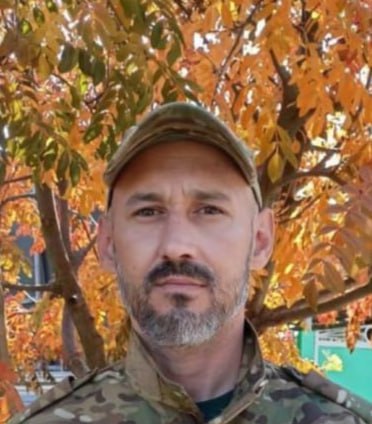 Фотография Трубников Сергей Геннадьевич, погибший солдат СВО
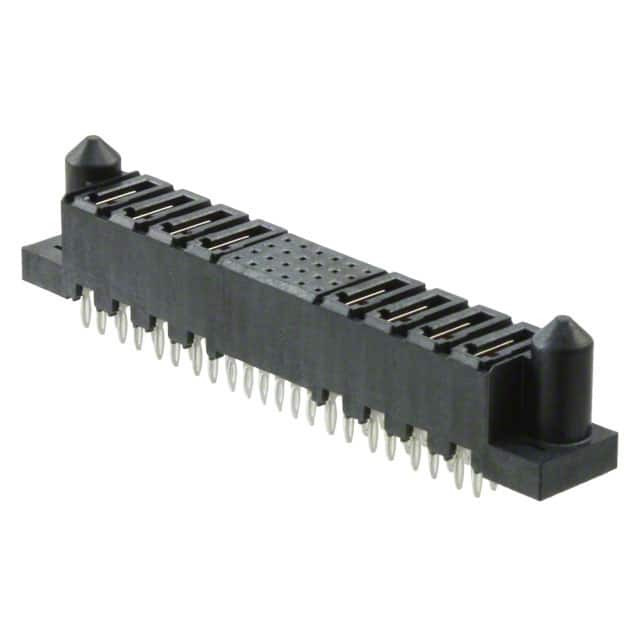 0876331002 CONN RCPT 32POS PCB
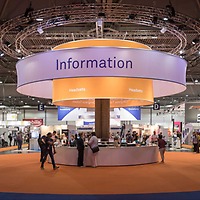 Messehalle 2: OTWorld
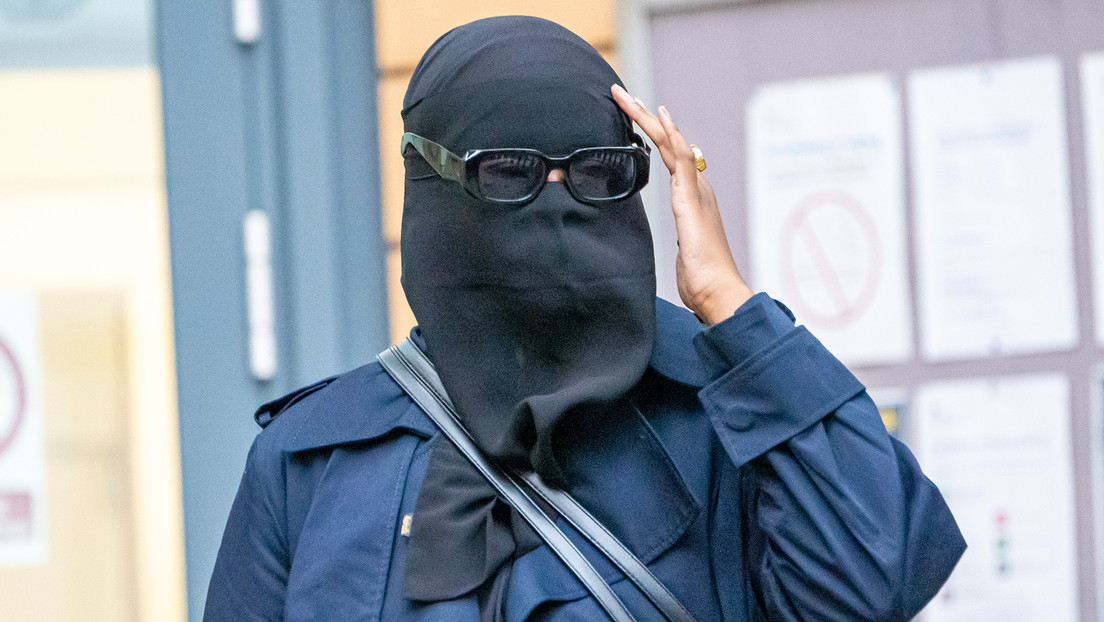 Una organizadora de protestas de BLM en Reino Unido admite haber malversado el dinero recaudado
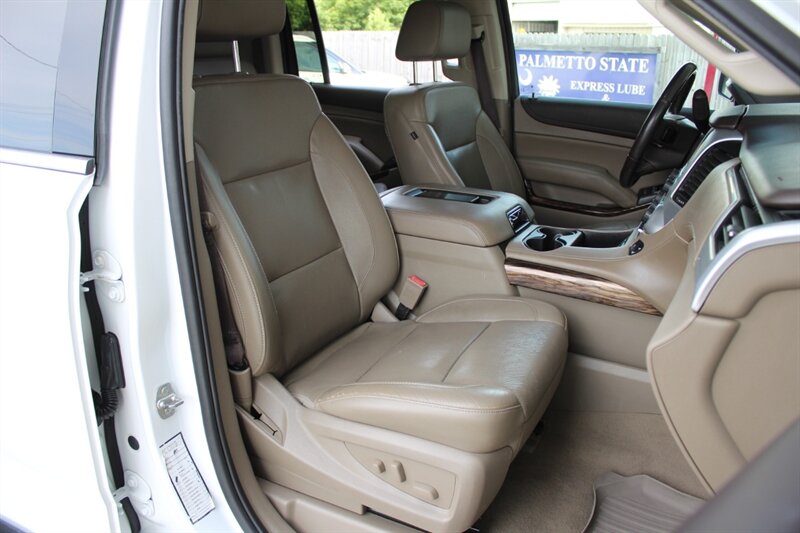 2020 GMC Yukon XL SLT - Photo 35 - Lexington, SC 29073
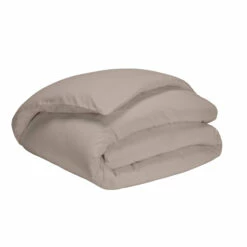 Housse De Couette Percale Lin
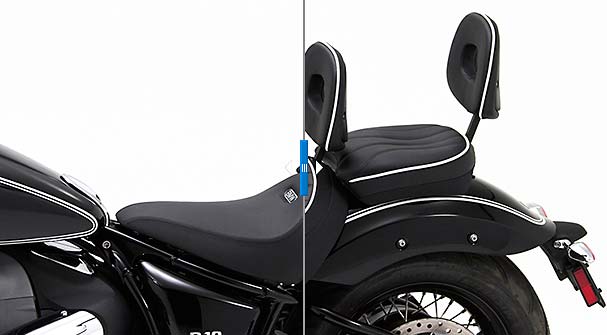 BMW R 18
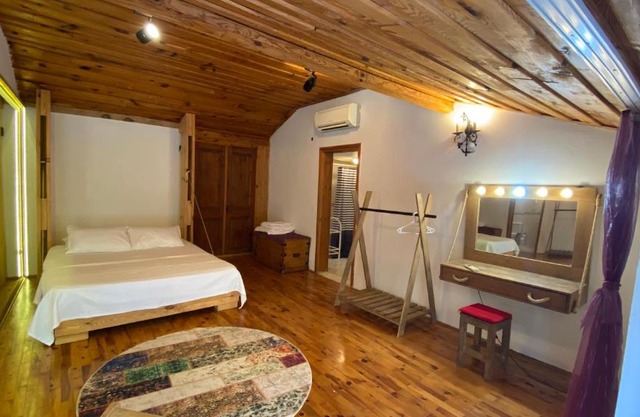 Old town Cozy Villa in the heart of Antalya
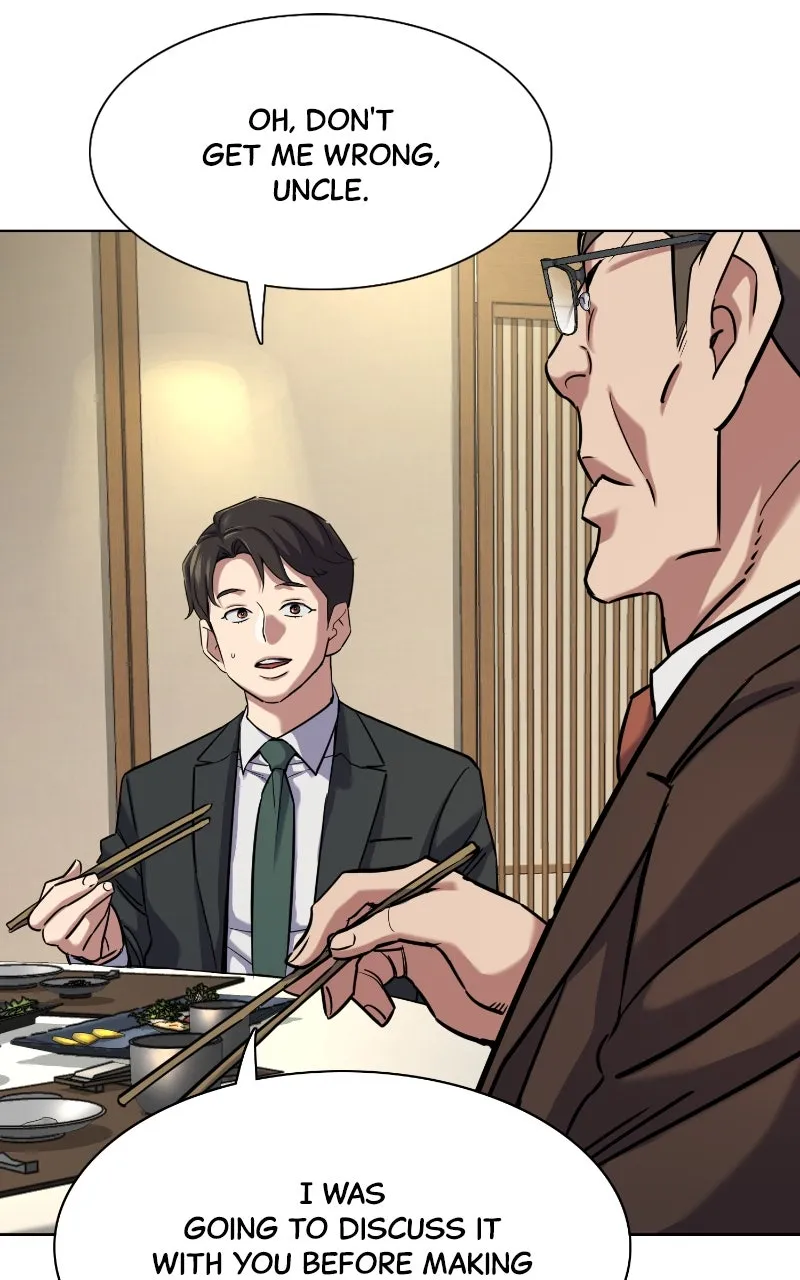 Read Reborn Rich EN Manga Online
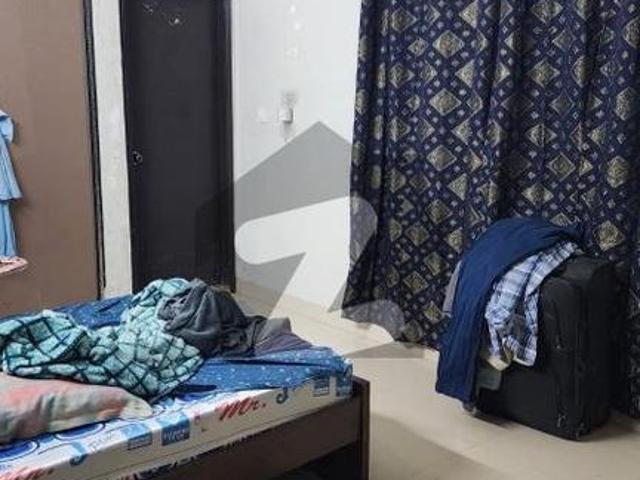Ready To Rent A Flat 1800 Square Feet In Karachi Clifton Block 5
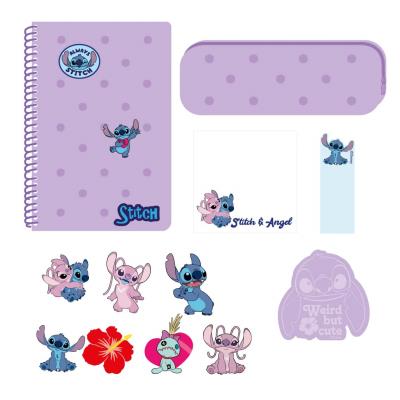 STITCH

WHAT TO PRODUCE:
Please copy exactly the lines from the one containing "0876331002 CONN RCPT 32POS PCB" through the end of the records above, leaving out every picture.

RESPONSE TO THIS TASK:
 0876331002 CONN RCPT 32POS PCB
 Messehalle 2: OTWorld
 Una organizadora de protestas de BLM en Reino Unido admite haber malversado el dinero recaudado
 2020 GMC Yukon XL SLT - Photo 35 - Lexington, SC 29073
 Housse De Couette Percale Lin
 BMW R 18
 Old town Cozy Villa in the heart of Antalya
 Read Reborn Rich EN Manga Online
Ready To Rent A Flat 1800 Square Feet In Karachi Clifton Block 5
 STITCH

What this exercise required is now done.